Lafayette enjoyed his talks with Napoleon, though the latter was often inclined to be domineering. Lord Cornwallis came to Paris in 1802 to conclude the Treaty of Amiens between France and England, and Lafayette met his old opponent at dinner at the house of Joseph Bonaparte, the brother of Napoleon. The next time Napoleon and Lafayette met the former said, “I warn you that Lord Cornwallis gives out that you are not cured yet.”

“Of what?” answered Lafayette. “Is it of loving liberty? What could have disgusted me with it? The extravagances and crimes of the tyranny of the Terror?

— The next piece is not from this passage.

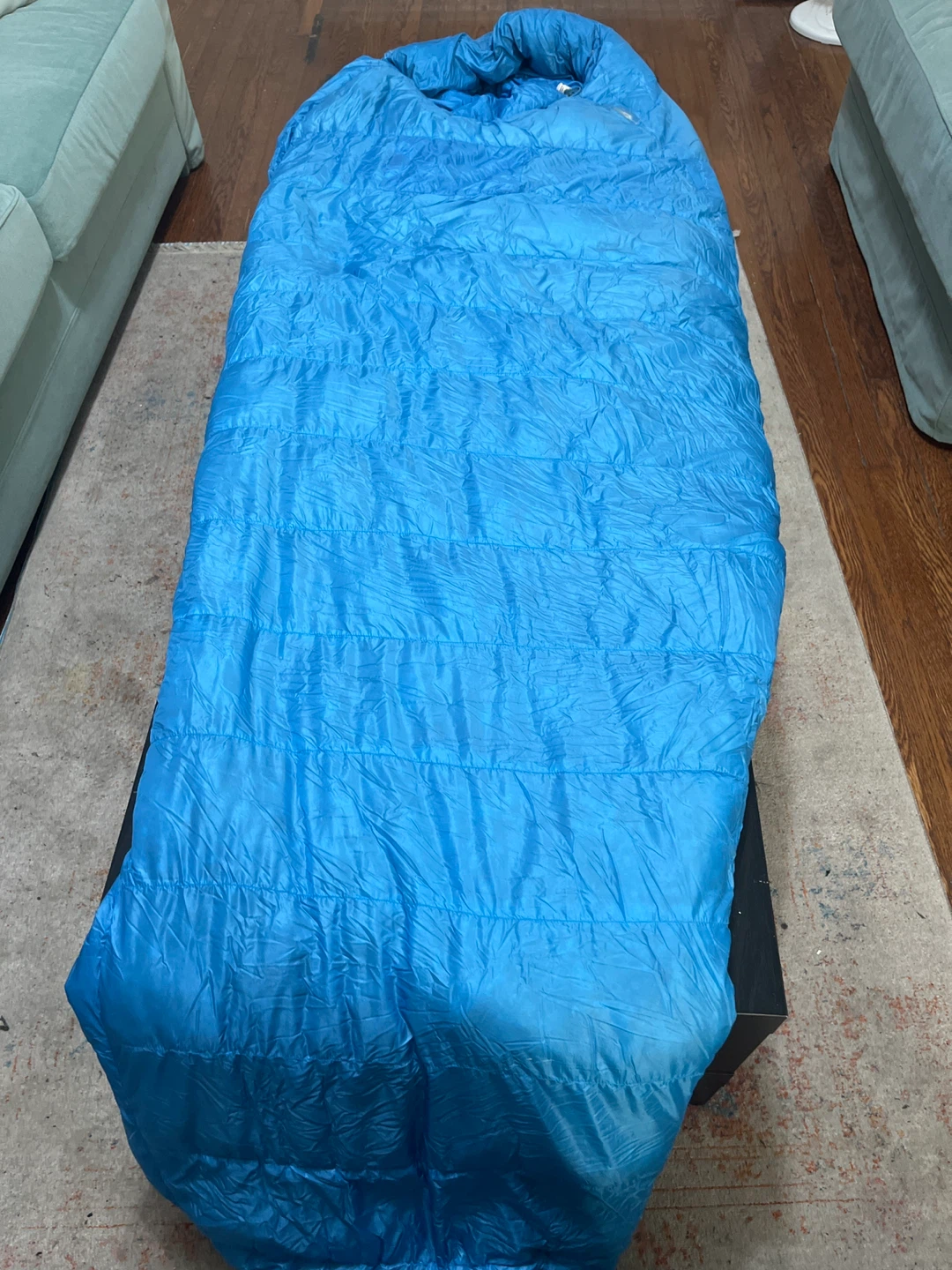 Mec Talon Blue Sleeping Bag. Plus converter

They only make me hate still more every arbitrary system, and attach me more and more to my principles.”

Napoleon said seriously, “I should tell you, General Lafayette, and I see with regret, that by your manner of expressing yourself on the acts of this government you give to its enemies the weight of your name.”

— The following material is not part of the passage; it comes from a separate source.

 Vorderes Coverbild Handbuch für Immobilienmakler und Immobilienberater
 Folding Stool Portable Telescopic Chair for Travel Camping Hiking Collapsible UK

“What better can I do?” asked Lafayette. “I live in retirement in the country, I avoid occasions for speaking; but whenever any one comes to ask me whether your system is conformant to my ideas of liberty, I shall answer that it is not; for, General, I certainly wish to be prudent, but I shall not be false.”

“What do you mean,” said Napoleon, “with your arbitrary system? Yours was not so, I admit; but you had against your adversaries the resource of riots.... I observed you carefully.... You had to get up riots.”

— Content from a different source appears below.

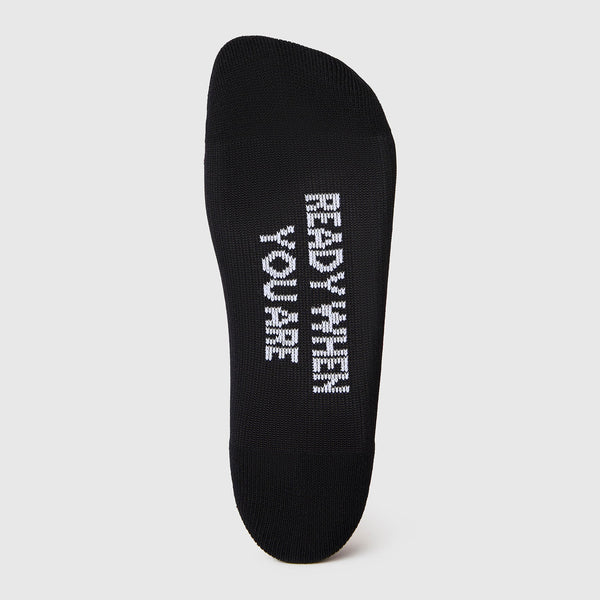 women's Black Helicopter Ankle Socks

“If you call the national insurrection of July, 1789, a riot,” Lafayette answered, “I lay claim to that one; but after that period I wanted no more. I have repressed many; many were gotten up against me; and, since you appeal to my experience regarding them, I shall say that in the course of the Revolution I saw no injustice, no deviation from liberty, which did not injure the Revolution itself.”

Napoleon ended the conversation by saying, “After all, I have spoken to you as the head of the government, and in this character I have cause to complain of you; but as an individual, I should be content, for in all that I hear of you, I have recognized that, in spite of your severity toward the acts of the government, there has always been on your part personal good-will toward myself.”

And this in truth expressed Lafayette’s attitude toward Napoleon, admiration and friendship for the General, but opposition to the growing love of power of the First Consul.

That love of power soon made itself manifest in Napoleon’s election to the new office of “Consul for life.” Meantime Lafayette was busy cultivating his farm, work which he greatly enjoyed. And to Lagrange came many distinguished English and American visitors, eager to meet the owner and hear him tell of his adventurous career on two continents.

The United States treated him well. While he was still in prison at Olmutz he was placed on the army list at full pay. Congress voted to him more than eleven thousand acres on the banks of the Ohio, and when the great territory of Louisiana was acquired a tract near the city of New Orleans was set aside for him and he was informed that the government of Louisiana was destined for him. But Madame Lafayette’s health had been delicate ever since those trying days in Austria, and that, combined with Lafayette’s own feeling that he ought to remain in France, led him to decline the eager invitations that were sent him to settle in America.